Although the vast majority of our explanations score low, we believe we can now use ML techniques to further improve our ability to produce explanations. For example, we found that we could improve scores by:
- Iterating on the explanations. We can increase the scores by asking GPT-4 to come up with possible counterexamples and then revising the explanations in light of their activations.
- Use of larger models to give explanations. The average score increases as the capabilities of the explanatory model increase. However, even GPT-4 gives worse explanations than humans, suggesting room for improvement.
- Changing the architecture of the model explained. Training models with different activation functions improved explanation scores.
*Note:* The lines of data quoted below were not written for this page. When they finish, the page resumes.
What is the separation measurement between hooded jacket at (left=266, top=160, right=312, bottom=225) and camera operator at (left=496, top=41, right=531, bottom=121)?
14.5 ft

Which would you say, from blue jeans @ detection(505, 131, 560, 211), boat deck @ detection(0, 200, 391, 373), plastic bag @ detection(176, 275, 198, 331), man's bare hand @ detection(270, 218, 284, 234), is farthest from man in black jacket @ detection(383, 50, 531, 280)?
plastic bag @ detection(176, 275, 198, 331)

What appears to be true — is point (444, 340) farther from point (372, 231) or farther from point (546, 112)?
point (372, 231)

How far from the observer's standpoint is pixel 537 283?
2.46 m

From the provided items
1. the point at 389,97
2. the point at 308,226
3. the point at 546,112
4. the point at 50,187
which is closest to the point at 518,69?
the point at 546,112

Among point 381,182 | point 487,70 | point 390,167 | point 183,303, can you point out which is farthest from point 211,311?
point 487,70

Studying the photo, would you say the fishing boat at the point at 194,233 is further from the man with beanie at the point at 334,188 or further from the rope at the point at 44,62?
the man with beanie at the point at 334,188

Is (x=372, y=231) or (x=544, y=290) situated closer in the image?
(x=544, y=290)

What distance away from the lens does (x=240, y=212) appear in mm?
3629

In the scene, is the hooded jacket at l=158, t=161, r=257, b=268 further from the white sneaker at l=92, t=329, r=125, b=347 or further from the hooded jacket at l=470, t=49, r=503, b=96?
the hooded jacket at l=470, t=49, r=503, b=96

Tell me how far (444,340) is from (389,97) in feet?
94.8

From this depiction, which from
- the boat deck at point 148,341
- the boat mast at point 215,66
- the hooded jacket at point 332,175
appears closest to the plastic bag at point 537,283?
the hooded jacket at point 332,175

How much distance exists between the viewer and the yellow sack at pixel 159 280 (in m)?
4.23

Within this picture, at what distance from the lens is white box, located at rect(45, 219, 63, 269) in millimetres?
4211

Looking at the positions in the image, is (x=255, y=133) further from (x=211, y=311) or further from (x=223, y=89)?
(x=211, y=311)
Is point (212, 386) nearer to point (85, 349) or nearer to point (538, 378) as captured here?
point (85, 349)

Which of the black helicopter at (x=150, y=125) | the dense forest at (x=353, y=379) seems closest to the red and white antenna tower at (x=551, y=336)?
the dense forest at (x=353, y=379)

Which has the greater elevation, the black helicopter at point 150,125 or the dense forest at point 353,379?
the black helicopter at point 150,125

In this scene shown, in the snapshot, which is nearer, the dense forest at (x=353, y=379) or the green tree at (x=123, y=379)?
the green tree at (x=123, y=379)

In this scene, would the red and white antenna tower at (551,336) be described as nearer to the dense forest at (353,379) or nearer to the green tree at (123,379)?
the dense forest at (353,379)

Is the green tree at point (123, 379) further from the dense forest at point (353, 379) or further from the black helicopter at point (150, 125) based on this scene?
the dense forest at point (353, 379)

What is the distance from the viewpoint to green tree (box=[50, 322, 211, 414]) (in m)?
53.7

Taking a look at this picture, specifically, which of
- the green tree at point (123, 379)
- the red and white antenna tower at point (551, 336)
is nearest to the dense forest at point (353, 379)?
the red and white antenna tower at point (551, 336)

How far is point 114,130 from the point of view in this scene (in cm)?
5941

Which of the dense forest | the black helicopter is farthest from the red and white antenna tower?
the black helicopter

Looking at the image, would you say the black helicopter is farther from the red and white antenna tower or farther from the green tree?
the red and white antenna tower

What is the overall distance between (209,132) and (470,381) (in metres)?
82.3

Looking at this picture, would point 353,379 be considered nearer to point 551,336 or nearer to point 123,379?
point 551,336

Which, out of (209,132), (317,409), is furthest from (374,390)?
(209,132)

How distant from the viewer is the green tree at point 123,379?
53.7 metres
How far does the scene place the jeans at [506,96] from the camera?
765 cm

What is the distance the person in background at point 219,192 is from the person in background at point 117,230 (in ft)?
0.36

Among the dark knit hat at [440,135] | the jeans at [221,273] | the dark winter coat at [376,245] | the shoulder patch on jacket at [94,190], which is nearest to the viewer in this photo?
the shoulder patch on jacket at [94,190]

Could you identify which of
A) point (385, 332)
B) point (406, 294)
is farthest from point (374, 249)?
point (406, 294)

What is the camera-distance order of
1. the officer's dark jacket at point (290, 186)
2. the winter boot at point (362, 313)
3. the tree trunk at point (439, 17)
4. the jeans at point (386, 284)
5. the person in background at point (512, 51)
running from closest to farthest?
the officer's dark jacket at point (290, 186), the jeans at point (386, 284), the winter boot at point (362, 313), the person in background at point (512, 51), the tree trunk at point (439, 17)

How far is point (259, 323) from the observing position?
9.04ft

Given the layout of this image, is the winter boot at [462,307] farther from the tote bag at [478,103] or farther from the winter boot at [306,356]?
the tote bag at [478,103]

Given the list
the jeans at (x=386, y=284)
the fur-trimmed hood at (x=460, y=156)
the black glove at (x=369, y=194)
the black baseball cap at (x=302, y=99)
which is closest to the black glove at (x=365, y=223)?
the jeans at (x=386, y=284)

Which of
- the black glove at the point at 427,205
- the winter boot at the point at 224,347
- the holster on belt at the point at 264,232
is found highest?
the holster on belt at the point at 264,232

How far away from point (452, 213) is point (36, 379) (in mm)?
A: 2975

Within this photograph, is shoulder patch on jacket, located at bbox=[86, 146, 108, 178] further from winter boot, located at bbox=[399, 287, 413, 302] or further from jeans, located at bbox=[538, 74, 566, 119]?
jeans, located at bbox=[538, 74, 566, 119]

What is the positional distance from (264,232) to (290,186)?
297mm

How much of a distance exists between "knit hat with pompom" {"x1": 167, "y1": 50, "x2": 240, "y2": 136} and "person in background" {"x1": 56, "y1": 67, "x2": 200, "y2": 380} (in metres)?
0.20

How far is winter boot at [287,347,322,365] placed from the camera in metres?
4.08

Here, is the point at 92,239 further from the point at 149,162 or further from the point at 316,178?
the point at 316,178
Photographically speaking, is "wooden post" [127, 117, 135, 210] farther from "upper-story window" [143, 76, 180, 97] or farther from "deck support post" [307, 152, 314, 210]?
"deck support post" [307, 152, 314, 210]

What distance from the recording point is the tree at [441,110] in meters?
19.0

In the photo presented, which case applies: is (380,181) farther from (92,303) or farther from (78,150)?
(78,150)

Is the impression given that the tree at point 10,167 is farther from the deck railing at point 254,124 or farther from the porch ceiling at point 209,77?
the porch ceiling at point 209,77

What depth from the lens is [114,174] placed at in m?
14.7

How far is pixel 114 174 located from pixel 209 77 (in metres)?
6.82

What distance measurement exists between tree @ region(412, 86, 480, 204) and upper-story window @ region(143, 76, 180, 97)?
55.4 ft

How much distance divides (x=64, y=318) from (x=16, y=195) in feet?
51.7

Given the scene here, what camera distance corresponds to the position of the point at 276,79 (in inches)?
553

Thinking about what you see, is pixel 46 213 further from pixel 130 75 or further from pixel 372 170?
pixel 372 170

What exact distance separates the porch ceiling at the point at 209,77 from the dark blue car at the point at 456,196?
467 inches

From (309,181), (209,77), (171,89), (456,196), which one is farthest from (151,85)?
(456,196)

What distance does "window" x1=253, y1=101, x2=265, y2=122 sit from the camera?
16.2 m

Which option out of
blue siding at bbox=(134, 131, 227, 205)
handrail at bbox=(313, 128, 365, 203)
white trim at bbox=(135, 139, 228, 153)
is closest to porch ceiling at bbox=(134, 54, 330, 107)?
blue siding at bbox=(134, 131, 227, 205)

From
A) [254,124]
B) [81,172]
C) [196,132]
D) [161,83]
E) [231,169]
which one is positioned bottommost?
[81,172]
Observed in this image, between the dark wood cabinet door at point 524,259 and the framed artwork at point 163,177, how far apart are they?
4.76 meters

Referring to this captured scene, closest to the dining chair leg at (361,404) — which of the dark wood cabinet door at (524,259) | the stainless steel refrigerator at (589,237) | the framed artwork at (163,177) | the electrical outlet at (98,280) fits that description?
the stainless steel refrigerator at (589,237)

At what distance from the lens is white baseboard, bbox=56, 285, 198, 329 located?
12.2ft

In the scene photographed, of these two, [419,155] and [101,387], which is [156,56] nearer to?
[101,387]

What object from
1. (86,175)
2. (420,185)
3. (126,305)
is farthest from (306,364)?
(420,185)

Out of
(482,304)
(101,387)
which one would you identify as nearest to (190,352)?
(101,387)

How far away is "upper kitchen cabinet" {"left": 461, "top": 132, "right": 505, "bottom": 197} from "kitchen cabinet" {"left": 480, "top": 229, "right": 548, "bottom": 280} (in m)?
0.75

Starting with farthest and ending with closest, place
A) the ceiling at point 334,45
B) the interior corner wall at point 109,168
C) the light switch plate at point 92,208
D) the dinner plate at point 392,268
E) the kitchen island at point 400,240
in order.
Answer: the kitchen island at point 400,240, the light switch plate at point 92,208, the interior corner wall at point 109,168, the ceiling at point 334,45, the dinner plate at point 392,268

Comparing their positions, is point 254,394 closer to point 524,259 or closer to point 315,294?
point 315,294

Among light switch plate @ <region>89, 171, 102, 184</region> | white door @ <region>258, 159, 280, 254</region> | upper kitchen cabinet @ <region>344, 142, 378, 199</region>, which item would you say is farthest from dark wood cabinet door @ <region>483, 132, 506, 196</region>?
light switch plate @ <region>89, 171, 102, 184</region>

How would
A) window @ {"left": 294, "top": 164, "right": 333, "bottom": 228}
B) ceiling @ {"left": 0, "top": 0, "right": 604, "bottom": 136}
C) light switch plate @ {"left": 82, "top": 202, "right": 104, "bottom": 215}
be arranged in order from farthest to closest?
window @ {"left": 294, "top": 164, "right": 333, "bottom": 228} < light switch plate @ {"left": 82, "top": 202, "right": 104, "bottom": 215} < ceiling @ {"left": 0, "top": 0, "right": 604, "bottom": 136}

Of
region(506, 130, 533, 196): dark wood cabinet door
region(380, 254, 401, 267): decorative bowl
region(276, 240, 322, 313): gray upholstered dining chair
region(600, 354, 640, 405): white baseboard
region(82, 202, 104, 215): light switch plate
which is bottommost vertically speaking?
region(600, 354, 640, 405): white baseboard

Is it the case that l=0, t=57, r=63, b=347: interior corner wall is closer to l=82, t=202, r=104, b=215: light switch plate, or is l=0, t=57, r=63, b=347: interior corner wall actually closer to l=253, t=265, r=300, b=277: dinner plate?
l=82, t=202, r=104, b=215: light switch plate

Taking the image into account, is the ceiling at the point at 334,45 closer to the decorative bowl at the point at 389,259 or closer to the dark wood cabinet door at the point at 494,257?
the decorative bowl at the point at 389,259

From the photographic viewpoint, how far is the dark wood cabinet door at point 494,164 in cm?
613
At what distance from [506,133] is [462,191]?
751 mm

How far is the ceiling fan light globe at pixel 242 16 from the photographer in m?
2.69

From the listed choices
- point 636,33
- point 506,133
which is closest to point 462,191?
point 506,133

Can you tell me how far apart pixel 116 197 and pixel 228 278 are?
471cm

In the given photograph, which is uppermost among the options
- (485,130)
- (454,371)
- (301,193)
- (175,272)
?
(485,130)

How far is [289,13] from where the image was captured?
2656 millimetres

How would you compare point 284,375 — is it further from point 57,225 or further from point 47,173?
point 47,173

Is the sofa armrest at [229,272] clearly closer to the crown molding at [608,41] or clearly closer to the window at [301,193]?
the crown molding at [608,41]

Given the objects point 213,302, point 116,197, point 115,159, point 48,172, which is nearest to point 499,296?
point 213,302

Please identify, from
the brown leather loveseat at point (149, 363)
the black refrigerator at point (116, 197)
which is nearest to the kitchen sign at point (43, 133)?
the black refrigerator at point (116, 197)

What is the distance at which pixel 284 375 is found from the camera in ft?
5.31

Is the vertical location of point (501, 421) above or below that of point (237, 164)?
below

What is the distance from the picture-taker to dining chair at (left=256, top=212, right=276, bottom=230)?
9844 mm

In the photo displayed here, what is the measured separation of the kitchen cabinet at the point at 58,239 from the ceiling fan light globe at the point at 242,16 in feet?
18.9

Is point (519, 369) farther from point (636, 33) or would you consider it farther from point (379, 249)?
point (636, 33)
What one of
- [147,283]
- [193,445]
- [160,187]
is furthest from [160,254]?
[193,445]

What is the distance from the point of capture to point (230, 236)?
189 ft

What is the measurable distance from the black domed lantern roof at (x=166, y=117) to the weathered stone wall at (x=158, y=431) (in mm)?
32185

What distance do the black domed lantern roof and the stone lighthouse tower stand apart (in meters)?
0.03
We are opening our datasets and visualization tools to the explanations written in GPT-4 of the 307,200 neurons in GPT-2, as well as the code for explanation and scoring. using publicly available models in the OpenAI API. We hope that the research community will develop new techniques to generate higher-scoring explanations and better tools to explore GPT-2 by explanations.
We found more than 1,000 neurons with explanations that scored at least 0.8, which means that, according to GPT-4, they account for most of the neuron’s top firing behavior. Most of these well-explained neurons aren’t very interesting. However, we also found many interesting neurons that GPT-4 did not understand. We hope that as explanations improve, we can quickly discover interesting qualitative insights into the model’s computations.